> **EXERCISE**
Lines from the top of the entries through the line that has "standing: 80%" must be duplicated exactly, and no others.
Start of RECORDS FOR THE TASK
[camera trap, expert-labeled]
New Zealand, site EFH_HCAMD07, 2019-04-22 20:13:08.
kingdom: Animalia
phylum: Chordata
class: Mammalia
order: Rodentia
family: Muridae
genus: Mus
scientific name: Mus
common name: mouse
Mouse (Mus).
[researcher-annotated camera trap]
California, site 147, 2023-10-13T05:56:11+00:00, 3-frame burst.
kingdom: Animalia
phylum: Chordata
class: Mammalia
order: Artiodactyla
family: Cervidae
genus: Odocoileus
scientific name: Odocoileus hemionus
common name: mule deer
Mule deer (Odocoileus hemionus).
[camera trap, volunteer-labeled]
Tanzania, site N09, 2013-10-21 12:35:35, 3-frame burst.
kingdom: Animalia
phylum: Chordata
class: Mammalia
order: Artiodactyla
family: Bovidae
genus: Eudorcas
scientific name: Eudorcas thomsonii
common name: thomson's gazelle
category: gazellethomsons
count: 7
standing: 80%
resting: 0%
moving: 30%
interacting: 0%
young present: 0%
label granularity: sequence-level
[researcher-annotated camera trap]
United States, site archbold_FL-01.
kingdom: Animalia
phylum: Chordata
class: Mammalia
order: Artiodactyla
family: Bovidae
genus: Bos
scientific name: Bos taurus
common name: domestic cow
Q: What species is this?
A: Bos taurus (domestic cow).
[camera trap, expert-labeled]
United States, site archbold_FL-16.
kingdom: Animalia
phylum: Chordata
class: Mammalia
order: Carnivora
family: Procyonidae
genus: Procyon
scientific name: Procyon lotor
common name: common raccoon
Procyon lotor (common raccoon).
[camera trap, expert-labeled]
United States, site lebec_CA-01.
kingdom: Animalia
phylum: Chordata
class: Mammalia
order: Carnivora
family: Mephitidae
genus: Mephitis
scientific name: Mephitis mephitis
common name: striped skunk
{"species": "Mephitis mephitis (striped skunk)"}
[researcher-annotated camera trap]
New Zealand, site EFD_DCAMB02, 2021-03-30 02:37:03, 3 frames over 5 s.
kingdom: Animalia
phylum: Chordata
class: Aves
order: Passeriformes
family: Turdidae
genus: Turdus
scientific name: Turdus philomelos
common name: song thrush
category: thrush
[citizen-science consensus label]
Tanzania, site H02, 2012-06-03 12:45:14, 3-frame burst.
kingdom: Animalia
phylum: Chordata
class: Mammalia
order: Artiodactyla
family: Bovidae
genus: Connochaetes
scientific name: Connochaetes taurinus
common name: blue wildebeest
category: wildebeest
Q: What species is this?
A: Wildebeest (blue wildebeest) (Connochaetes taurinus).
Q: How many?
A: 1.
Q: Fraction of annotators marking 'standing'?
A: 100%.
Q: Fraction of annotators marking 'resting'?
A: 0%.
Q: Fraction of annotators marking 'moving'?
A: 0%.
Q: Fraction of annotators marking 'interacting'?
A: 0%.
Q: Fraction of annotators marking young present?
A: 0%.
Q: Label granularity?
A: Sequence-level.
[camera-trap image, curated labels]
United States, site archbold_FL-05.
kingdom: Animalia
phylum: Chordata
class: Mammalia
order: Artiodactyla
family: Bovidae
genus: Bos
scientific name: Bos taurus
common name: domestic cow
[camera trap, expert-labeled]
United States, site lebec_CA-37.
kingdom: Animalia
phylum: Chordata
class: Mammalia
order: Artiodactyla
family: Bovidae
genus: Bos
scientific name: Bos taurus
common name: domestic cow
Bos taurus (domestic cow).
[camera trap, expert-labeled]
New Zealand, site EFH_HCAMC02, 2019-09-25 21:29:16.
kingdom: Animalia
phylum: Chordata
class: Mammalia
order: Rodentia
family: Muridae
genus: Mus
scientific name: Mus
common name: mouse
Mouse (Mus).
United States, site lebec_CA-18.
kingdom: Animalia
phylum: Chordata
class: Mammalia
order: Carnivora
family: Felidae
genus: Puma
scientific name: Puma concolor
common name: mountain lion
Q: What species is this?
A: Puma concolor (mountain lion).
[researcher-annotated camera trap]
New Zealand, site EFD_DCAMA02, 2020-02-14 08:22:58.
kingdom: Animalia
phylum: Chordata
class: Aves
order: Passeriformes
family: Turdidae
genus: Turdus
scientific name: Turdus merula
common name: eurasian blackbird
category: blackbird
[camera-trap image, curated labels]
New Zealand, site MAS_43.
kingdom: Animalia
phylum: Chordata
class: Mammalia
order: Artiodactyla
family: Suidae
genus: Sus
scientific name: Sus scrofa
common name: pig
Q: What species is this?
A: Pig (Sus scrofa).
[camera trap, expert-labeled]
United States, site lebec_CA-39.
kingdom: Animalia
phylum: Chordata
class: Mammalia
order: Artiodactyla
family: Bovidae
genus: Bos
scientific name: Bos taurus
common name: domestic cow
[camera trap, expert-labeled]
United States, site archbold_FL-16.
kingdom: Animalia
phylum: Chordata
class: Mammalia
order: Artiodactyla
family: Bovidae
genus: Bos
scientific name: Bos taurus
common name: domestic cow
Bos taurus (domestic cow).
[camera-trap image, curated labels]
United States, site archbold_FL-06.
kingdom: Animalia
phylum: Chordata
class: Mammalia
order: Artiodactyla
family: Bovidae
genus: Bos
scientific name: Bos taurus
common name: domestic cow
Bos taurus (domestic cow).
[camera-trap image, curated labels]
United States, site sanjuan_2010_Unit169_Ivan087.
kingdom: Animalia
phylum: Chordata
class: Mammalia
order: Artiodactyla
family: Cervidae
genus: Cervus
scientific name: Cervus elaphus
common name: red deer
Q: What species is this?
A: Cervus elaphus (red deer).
End of RECORDS FOR THE TASK
> **PROBLEM SOLUTION**
[camera trap, expert-labeled]
New Zealand, site EFH_HCAMD07, 2019-04-22 20:13:08.
kingdom: Animalia
phylum: Chordata
class: Mammalia
order: Rodentia
family: Muridae
genus: Mus
scientific name: Mus
common name: mouse
Mouse (Mus).
[researcher-annotated camera trap]
California, site 147, 2023-10-13T05:56:11+00:00, 3-frame burst.
kingdom: Animalia
phylum: Chordata
class: Mammalia
order: Artiodactyla
family: Cervidae
genus: Odocoileus
scientific name: Odocoileus hemionus
common name: mule deer
Mule deer (Odocoileus hemionus).
[camera trap, volunteer-labeled]
Tanzania, site N09, 2013-10-21 12:35:35, 3-frame burst.
kingdom: Animalia
phylum: Chordata
class: Mammalia
order: Artiodactyla
family: Bovidae
genus: Eudorcas
scientific name: Eudorcas thomsonii
common name: thomson's gazelle
category: gazellethomsons
count: 7
standing: 80%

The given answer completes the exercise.